On ne peut pas parler de l'Europe à vingt-sept et des limites de l'Europe sans concevoir en même temps des partenariats baltique, méditerranéen et oriental bien sûr. Notre Europe est un exemple, l'Union européenne est un modèle, nous parlons avec les autres et nous essayons, surtout lorsqu'il s'agit de nos voisins, d'avancer.
Quant à la première question, permettez-moi de rester discret, ces deux envoyés qui ont été kidnappés à Mogadiscio représentaient, vous le savez, un engagement de la France à la formation d'un certain nombre de militaires somaliens. Cette formation a déjà commencé. J'aimerais que les autres pays s'engagent à nos côtés pour que la formation soit complète. Les bruits les plus divers circulent, auxquels il ne faut pas attacher beaucoup d'importance. Il y a des bruits terriblement contradictoires et dans cette situation nous faisons tout ce que nous pouvons pour essayer de sortir d'affaire ces deux hommes.
Q - La première question s'adresse aux deux ministres. Il y a un an, la France a proposé à la Pologne un partenariat stratégique. A votre avis, a-t-on atteint l'objectif ou alors prévoyez-vous quelque chose pour lui donner encore du contenu ?
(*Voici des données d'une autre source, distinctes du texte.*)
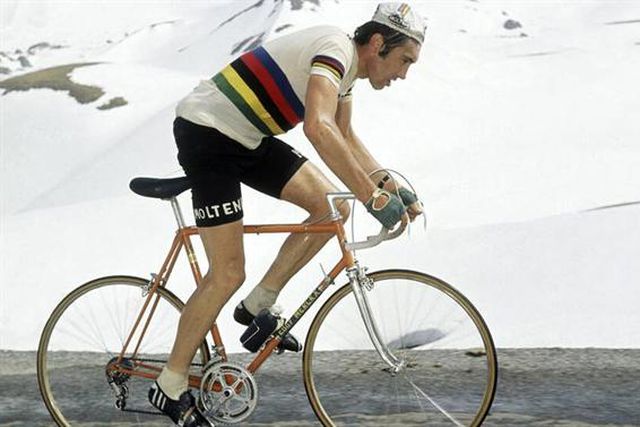 Apenas três ciclistas venceram os 'cinco monumentos'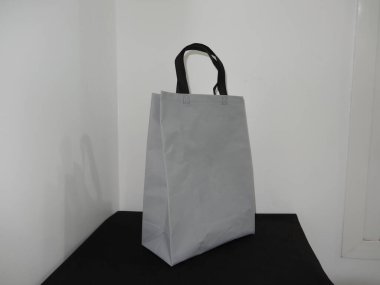 Siyah arka planda siyah saplı güzel Non Woven gri renkli alışveriş çantası
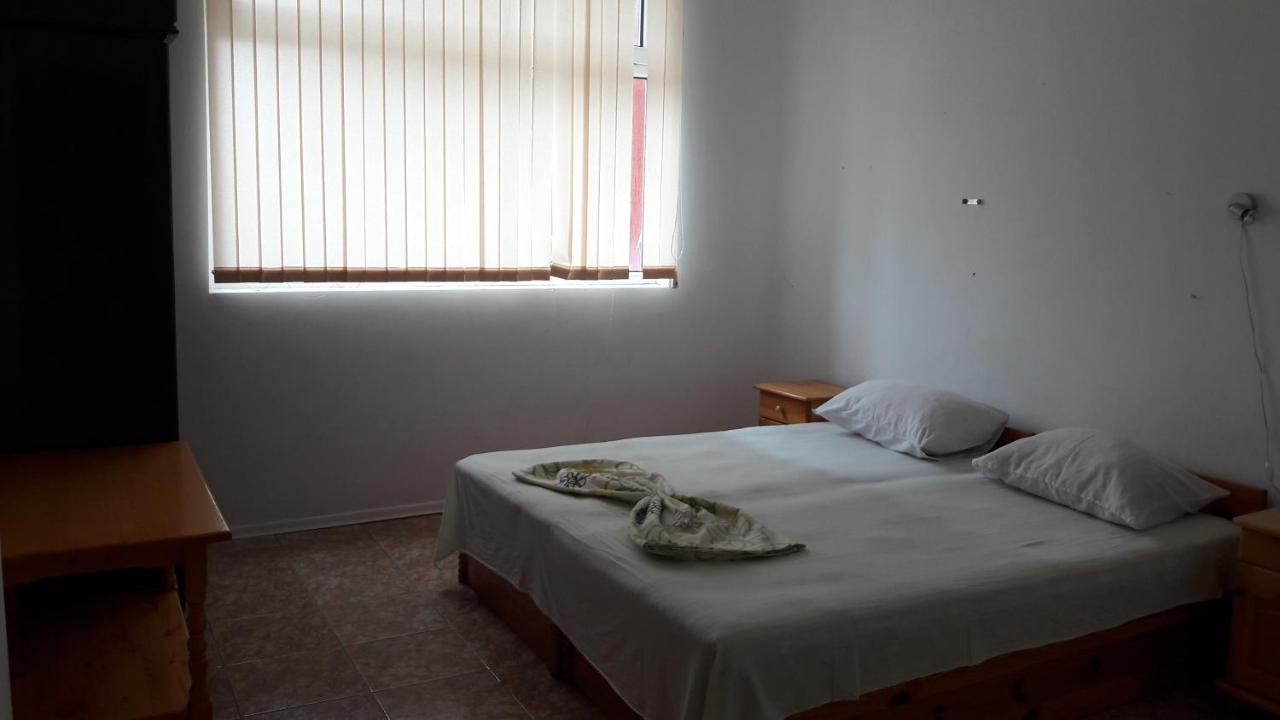 Global Ville Apartcomplex Sunny Beach Ngoại thất bức ảnh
Monsieur le Ministre français des Affaires étrangères, quelle est votre opinion sur la lettre ouverte d'anciens dirigeants des pays d'Europe centrale et orientale à l'Administration Obama ? A votre avis a-t-on besoin de réflexion de ce type, l'Europe Centrale a-t-elle besoin d'une plus forte demande d'attention américaine ?
R - C'est l'affaire de l'Europe centrale. Je crois que lorsque le président Obama est venu à Prague, il s'adressait à l'Europe centrale, son discours était superbe. Je pense qu'il faut toujours attirer l'attention sur cette partie de l'Europe - mais aussi sur bien d'autres parties - je sais que certains ont employé des langages beaucoup plus vifs et c'est une erreur.
Les nouveaux pays, les nouveaux adhérents de l'Europe, sont maintenant des participants à part entière. Chaque pays a une voix, chaque pays la vaut. Alors, évidemment, ici, en Pologne, nous sommes dans un grand pays, un des grands de l'Europe, mais même les petits sont considérés comme des partenaires légitimes, uniques et en même temps membres de l'Union. C'est toute l'aventure européenne, c'est cela l'exaltation européenne. Alors maintenant, est-ce qu'il y a autant d'exaltation ? Un peu moins, mais il faut redonner du contenu à ce mouvement, ce qui n'est pas facile. Vous comprenez quand ils sont à l'extérieur, tous les pays veulent adhérer à l'Union européenne, pour eux c'est l'avenir, le futur, la gloire et la solution de tous les problèmes, ce n'est pas vrai. Néanmoins, pour eux, c'est une formidable attraction, une formidable aventure. Et nous, une fois que nous sommes à l'intérieur, on devient un peu blasé.
Quant à la première question, nous sommes dans un partenariat stratégique, nos amis polonais sont des amis stratégiques et des amis tout simplement. L'ennui du concept de partenariat stratégique, c'est que l'on retient stratégie mais pas partenariat, moi je retiens "amis stratégiques". Je sais aussi que les Polonais ont participé à beaucoup d'interventions et continuent de le faire, en particulier en Afghanistan. Nous partageons les mêmes difficultés nous partageons les mêmes espérances.
Je ne pourrais pas terminer sans dire un mot de la mort de M. Kolakowski, parce que c'était un homme qui me touchait beaucoup, c'était un grand philosophe. Je me souviens de ce qu'il a représenté pour les intellectuels polonais, pour les intellectuels français aussi, et pour la pensée simplement honnête, pour la pensée de la liberté, je ne voulais pas vous quitter sans lui consacrer une pensée.